Reproduce the text of every item below word for word, leaving the pictures out of your answer.

*** Block opens ***

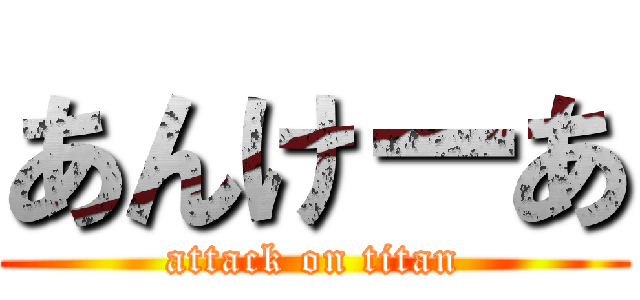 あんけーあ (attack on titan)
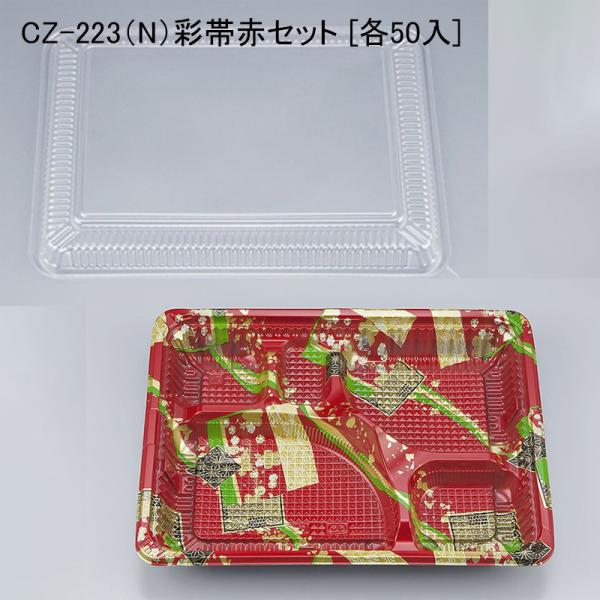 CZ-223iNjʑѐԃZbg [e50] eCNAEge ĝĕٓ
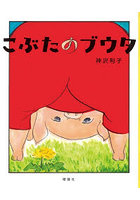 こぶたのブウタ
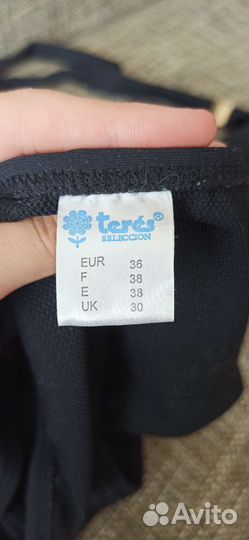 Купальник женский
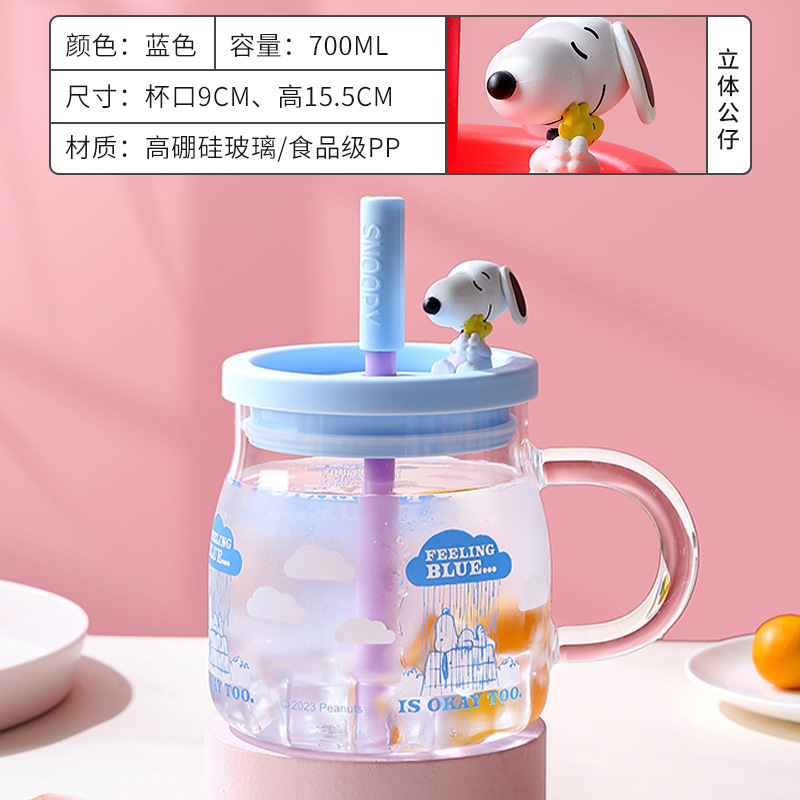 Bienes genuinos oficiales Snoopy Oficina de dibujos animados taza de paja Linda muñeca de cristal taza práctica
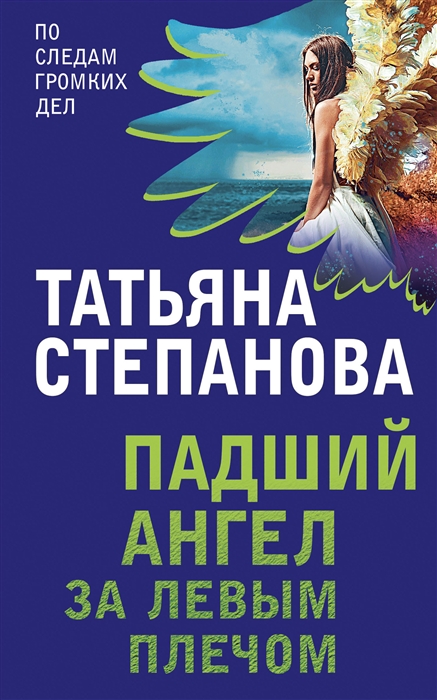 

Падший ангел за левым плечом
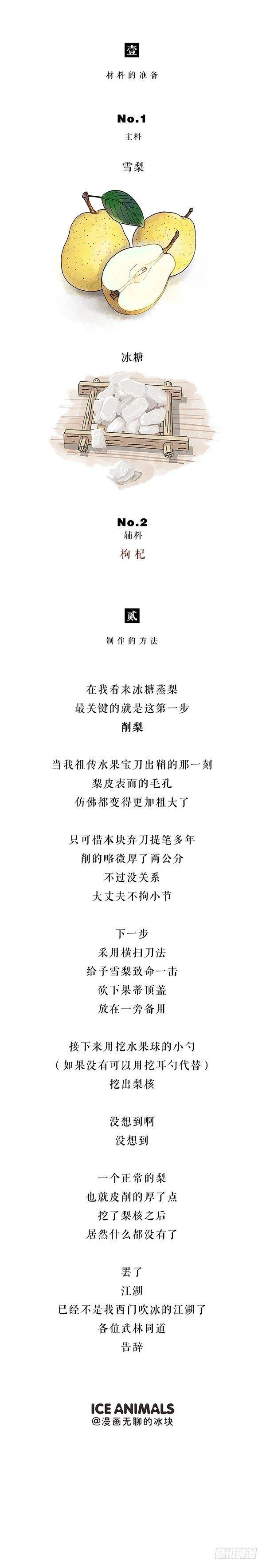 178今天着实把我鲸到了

*** Block closes ***

### EXERCISE SOLUTION
 あんけーあ (attack on titan)
 CZ-223iNjʑѐԃZbg [e50] eCNAEge ĝĕٓ
 こぶたのブウタ
 Купальник женский
 Bienes genuinos oficiales Snoopy Oficina de dibujos animados taza de paja Linda muñeca de cristal taza práctica

Падший ангел за левым плечом
 178今天着实把我鲸到了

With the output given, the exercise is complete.